Here we propose a standardized single-molecule dataset (SMD) file format. SMD is designed to accommodate a wide variety of computer programming languages, single-molecule techniques, and analysis strategies. To facilitate adoption of this format we have made two existing data analysis packages that are used for single-molecule analysis compatible with this format.

Conclusion

Adoption of a common, standard data file format for sharing raw single-molecule data and analysis outcomes is a critical step for the emerging and powerful single-molecule field, which will benefit both sophisticated users and non-specialists by allowing standardized, transparent, and reproducible analysis practices.

Background

Single-molecule techniques have proliferated over the past decade [1-4]. Despite the power of these techniques and their widespread use, critical assessment of single-molecule data remains challenging. While there are multiple reasons for this, principal among these are the inherent noise and stochasticity associated with single-molecule events, which contribute substantially to the analysis challenge. To help manage similarly complex data sets generated from a number of techniques used in modern biological research, other fields have adopted standard data file formats, repositories, and analysis approaches. Examples include the PDB file format for structural data; the RCSB PDB repository of biomolecular structures; the NIH GenBank, DDBJ, and EMBL ENA repositories of gene and genome sequences; the NCBI BLAST and Ensembl sequence alignment and analysis tools; and the CNSsolve biomolecular structure determination tool [5-14]. Standardization has been a key part of the development and advancement of these resources and techniques, facilitating data sharing and dissemination. In addition, the transparency of these formats, repositories, and tools encourages critical assessment of data. Individually the effect of these changes is difficult to assess, but cumulatively they contribute to increased reproducibility and reliability of measurements and, as a result, to the growth and widespread adoption of these techniques.

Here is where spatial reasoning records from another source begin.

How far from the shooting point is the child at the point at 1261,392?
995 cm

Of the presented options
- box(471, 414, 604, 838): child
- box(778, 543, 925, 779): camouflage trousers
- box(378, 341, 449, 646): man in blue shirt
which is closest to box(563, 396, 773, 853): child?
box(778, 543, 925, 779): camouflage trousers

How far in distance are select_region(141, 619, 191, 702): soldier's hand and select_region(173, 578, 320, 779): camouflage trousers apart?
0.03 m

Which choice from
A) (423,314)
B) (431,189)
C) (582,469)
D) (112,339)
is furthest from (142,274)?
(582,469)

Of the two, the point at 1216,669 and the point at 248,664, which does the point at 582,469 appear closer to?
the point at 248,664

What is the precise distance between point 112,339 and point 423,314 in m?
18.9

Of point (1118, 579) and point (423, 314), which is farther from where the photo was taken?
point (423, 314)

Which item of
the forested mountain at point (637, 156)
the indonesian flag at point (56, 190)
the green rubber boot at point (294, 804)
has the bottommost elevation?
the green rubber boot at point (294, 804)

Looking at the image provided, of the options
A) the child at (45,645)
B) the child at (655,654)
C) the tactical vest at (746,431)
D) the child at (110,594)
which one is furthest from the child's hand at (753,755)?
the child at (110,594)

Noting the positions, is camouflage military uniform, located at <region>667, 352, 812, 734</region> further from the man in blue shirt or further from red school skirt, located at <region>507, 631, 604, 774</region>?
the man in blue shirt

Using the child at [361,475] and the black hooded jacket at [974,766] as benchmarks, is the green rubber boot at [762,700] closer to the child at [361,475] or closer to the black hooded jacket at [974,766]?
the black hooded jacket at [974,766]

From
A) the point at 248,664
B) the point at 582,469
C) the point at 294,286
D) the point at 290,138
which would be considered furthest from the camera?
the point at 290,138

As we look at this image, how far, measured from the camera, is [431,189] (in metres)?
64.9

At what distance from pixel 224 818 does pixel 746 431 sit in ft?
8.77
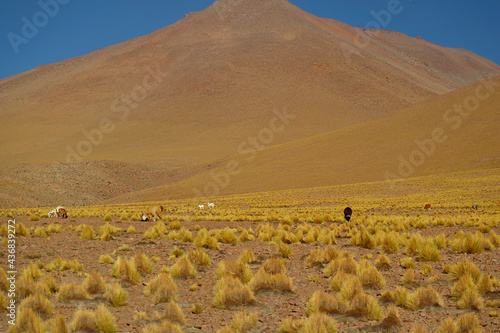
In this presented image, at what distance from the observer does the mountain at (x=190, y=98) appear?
257 feet

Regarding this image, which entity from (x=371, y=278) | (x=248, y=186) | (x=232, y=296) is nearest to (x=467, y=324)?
(x=371, y=278)

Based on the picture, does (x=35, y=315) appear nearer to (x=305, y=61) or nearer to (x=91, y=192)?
(x=91, y=192)

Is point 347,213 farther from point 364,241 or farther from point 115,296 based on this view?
point 115,296

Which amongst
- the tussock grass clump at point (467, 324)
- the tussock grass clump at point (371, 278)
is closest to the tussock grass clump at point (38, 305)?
the tussock grass clump at point (371, 278)

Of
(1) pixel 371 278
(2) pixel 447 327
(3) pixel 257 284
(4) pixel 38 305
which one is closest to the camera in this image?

These examples represent important successes that have arisen naturally. However, several institutions and scientific leaders have recently begun to insist on greater transparency in the dissemination and treatment of all types of scientific data [15,16]. While there are many reasons for this desire and need, a number of well-documented instances within the drug discovery industry where the reproducibility of scientific results has been questioned [17-20] has raised awareness that a lack of easy access to raw data (arising from many sources) and a lack of tools for the primary analysis of the data can undermine clear communication of scientific results and can contribute to erroneous conclusions. Such high-profile problems cannot be attributed to any single failing, but a contributing cause is likely a current lack of standardization and control across the numerous measurement techniques that are combined to support these multidisciplinary development efforts [21,22].

Currently there is no standardization in place to unify the common aspects of most single-molecule data sets and to facilitate the use of the sophisticated analysis approaches that are continually being developed [23-32]. We propose the single-molecule dataset (SMD) file structure as a general data format for storing and disseminating single-molecule data. Moreover, we take steps to facilitate this transition by making two previously established data-analysis packages created in independent labs compatible with this format.

Implementation

There are many commonalities in how single-molecule data are collected, stored, and analyzed. Figure 1A outlines three unifying relationships that form the basis of the SMD hierarchy. Most single-molecule datasets take the form of time series data (i.e., traces) that are acquired simultaneously from one or more channels during an experiment. While this is not always the rawest form of the data (e.g., a trace can be extracted from a movie recorded using a microscope that can simultaneously monitor many individual molecules), the single-molecule trace unifies many different techniques. At the highest level, a set of single-molecule traces (denoted as black rectangles in Figure 1A, top) are unified by the particular experiment that was used to generate them (denoted as a purple rectangle in Figure 1A, top). Finally, associated with each trace can be experimental information and quantities derived from the analysis of the raw single-molecule data (e.g., inferred kinetic and thermodynamic parameters from model fitting; denoted as orange rectangle in Figure 1A, bottom). The aim of SMD is to encapsulate this hierarchy in a file structure that is independent of any particular programming language, data acquisition platform, or data analysis tool and that is widely compatible with distinct techniques and analysis strategies.

Figure 1
figure 1

Structure of SMD. (A) Cartoon representation of the SMD hierarchy. (Top) Each experiment, represented by the purple rectangle, encompasses the raw data of many single-molecule traces, each represented by a black rectangle. (Bottom) Representation of an individual single-molecule trace within the above experiment. Raw single-molecule data consist of time series data arising from one or more channels. In this example, we depict two channels containing raw data as well as one channel containing an idealized trajectory determined in post-processing. Associated with the raw data of each trace are attributes that are unique to that trace (depicted in orange), such as derived kinetic and thermodynamic parameters obtained from model fitting. (B) Representation of the SMD format in JavaScript Object Notation (JSON). The color scheme is used from the cartoon representation in panel (A).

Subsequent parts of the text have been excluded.